(Scene-based reasoning rows)
>>

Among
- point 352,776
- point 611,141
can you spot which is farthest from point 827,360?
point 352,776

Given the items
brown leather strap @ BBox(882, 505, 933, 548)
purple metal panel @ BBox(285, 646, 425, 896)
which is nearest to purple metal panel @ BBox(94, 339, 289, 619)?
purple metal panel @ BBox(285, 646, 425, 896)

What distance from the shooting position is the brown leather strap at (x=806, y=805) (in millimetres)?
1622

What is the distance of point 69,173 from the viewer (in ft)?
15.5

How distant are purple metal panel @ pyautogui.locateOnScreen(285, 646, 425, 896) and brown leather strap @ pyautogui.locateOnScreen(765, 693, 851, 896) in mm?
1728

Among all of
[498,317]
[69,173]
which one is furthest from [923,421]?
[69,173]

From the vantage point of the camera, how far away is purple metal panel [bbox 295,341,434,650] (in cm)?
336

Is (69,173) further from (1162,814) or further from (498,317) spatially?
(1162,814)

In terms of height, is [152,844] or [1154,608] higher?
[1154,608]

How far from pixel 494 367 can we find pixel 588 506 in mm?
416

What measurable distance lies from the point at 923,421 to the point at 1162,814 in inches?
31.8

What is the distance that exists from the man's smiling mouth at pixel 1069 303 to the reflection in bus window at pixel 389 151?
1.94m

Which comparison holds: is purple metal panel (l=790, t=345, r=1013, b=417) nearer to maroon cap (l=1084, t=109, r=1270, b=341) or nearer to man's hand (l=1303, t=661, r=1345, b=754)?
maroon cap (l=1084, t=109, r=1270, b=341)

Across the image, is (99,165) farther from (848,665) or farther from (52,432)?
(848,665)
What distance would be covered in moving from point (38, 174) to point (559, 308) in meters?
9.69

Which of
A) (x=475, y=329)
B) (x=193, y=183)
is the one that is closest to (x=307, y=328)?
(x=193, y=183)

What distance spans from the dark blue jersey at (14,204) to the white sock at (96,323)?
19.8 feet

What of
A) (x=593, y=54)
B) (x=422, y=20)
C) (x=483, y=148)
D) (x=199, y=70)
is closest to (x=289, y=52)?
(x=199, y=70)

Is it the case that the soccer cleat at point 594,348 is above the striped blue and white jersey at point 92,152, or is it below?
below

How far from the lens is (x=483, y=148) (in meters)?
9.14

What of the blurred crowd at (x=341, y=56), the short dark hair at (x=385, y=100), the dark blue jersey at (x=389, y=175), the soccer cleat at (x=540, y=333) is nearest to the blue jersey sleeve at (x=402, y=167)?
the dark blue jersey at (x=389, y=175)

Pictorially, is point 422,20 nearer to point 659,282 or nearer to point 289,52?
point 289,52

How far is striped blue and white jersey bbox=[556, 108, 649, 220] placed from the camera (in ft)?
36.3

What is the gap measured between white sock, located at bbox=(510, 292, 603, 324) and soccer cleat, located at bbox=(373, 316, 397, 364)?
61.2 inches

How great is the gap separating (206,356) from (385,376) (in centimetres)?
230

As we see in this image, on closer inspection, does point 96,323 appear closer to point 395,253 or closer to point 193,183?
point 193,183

<<

(THE EXERCISE)
Rewrite every line of the rows above as a JSON list of strings, one string per line, leaving out blank lines.

(RESULT)
[
  "Among",
  "- point 352,776",
  "- point 611,141",
  "can you spot which is farthest from point 827,360?",
  "point 352,776",
  "Given the items",
  "brown leather strap @ BBox(882, 505, 933, 548)",
  "purple metal panel @ BBox(285, 646, 425, 896)",
  "which is nearest to purple metal panel @ BBox(94, 339, 289, 619)?",
  "purple metal panel @ BBox(285, 646, 425, 896)",
  "What distance from the shooting position is the brown leather strap at (x=806, y=805) (in millimetres)?",
  "1622",
  "What is the distance of point 69,173 from the viewer (in ft)?",
  "15.5",
  "How distant are purple metal panel @ pyautogui.locateOnScreen(285, 646, 425, 896) and brown leather strap @ pyautogui.locateOnScreen(765, 693, 851, 896) in mm?",
  "1728",
  "Among all of",
  "[498,317]",
  "[69,173]",
  "which one is furthest from [923,421]?",
  "[69,173]",
  "From the vantage point of the camera, how far away is purple metal panel [bbox 295,341,434,650] (in cm)?",
  "336",
  "Is (69,173) further from (1162,814) or further from (498,317) spatially?",
  "(1162,814)",
  "In terms of height, is [152,844] or [1154,608] higher?",
  "[1154,608]",
  "How far from pixel 494 367 can we find pixel 588 506 in mm?",
  "416",
  "What measurable distance lies from the point at 923,421 to the point at 1162,814 in inches?",
  "31.8",
  "What is the distance that exists from the man's smiling mouth at pixel 1069 303 to the reflection in bus window at pixel 389 151?",
  "1.94m",
  "Which comparison holds: is purple metal panel (l=790, t=345, r=1013, b=417) nearer to maroon cap (l=1084, t=109, r=1270, b=341) or nearer to man's hand (l=1303, t=661, r=1345, b=754)?",
  "maroon cap (l=1084, t=109, r=1270, b=341)",
  "Across the image, is (99,165) farther from (848,665) or farther from (52,432)?",
  "(848,665)",
  "What distance would be covered in moving from point (38, 174) to point (559, 308) in meters?",
  "9.69",
  "Which of",
  "A) (x=475, y=329)",
  "B) (x=193, y=183)",
  "is the one that is closest to (x=307, y=328)?",
  "(x=193, y=183)",
  "What distance spans from the dark blue jersey at (14,204) to the white sock at (96,323)?",
  "19.8 feet",
  "What of",
  "A) (x=593, y=54)",
  "B) (x=422, y=20)",
  "C) (x=483, y=148)",
  "D) (x=199, y=70)",
  "is closest to (x=289, y=52)?",
  "(x=199, y=70)",
  "Is it the case that the soccer cleat at point 594,348 is above the striped blue and white jersey at point 92,152, or is it below?",
  "below",
  "How far from the lens is (x=483, y=148) (in meters)?",
  "9.14",
  "What of the blurred crowd at (x=341, y=56), the short dark hair at (x=385, y=100), the dark blue jersey at (x=389, y=175), the soccer cleat at (x=540, y=333) is nearest to the blue jersey sleeve at (x=402, y=167)?",
  "the dark blue jersey at (x=389, y=175)",
  "Pictorially, is point 422,20 nearer to point 659,282 or nearer to point 289,52?",
  "point 289,52",
  "How far is striped blue and white jersey bbox=[556, 108, 649, 220] placed from the camera (in ft)?",
  "36.3",
  "What is the gap measured between white sock, located at bbox=(510, 292, 603, 324) and soccer cleat, located at bbox=(373, 316, 397, 364)?",
  "61.2 inches",
  "How great is the gap separating (206,356) from (385,376) (in centimetres)?",
  "230",
  "As we see in this image, on closer inspection, does point 96,323 appear closer to point 395,253 or closer to point 193,183?",
  "point 193,183"
]